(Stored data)
━━━━━━━━━━━━━━━━━━━━━━━━━━━━━━
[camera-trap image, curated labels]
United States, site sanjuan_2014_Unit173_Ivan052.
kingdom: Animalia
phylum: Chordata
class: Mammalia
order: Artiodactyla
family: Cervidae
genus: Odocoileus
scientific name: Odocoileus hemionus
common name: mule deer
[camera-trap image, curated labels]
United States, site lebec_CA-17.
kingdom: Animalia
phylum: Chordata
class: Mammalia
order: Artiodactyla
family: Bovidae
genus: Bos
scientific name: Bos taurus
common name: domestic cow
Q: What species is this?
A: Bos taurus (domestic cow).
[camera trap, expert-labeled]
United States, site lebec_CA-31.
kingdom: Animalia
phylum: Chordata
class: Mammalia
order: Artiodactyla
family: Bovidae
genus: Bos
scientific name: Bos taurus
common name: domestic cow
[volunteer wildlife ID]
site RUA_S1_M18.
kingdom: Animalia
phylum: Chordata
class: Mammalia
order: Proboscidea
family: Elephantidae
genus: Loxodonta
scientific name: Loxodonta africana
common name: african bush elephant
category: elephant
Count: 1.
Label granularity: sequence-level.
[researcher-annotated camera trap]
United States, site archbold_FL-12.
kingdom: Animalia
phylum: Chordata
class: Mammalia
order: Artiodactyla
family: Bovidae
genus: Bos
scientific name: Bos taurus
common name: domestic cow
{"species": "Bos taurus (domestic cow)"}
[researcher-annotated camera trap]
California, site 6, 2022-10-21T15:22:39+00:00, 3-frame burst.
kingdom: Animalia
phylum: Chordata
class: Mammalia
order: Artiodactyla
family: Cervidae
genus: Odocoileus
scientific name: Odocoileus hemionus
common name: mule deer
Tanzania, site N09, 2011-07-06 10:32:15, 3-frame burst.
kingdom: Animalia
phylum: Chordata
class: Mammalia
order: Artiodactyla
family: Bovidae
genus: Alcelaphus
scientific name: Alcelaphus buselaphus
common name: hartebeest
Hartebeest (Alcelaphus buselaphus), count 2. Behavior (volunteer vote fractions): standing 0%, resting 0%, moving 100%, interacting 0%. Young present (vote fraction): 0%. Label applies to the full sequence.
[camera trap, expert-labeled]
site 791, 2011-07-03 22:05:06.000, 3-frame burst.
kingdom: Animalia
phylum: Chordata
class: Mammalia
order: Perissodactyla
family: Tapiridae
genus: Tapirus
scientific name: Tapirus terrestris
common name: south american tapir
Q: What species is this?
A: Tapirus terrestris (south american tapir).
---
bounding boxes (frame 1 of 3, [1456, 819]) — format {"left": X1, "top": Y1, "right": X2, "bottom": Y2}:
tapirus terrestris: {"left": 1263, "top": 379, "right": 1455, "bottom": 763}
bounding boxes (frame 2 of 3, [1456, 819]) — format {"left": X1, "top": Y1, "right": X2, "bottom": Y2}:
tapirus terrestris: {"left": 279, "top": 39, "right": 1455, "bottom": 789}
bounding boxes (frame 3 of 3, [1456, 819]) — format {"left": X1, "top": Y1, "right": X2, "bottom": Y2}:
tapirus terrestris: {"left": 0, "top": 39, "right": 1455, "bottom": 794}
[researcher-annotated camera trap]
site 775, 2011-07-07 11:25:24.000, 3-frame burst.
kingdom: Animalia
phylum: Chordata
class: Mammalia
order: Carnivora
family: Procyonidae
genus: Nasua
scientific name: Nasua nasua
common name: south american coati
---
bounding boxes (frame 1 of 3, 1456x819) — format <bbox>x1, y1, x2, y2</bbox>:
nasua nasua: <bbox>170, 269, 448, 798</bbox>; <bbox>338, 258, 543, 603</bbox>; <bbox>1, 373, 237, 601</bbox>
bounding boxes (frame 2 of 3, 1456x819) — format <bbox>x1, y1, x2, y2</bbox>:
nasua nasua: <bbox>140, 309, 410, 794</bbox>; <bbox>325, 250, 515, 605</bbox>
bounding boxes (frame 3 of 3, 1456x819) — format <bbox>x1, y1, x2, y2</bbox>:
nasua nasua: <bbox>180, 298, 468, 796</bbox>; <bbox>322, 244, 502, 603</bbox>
━━━━━━━━━━━━━━━━━━━━━━━━━━━━━━
*Description of the task:* Whenever the word "burst" shows up in a line, that line counts. Say how many lines of the data count, giving the number alone.

*Reply to the exercise:* 4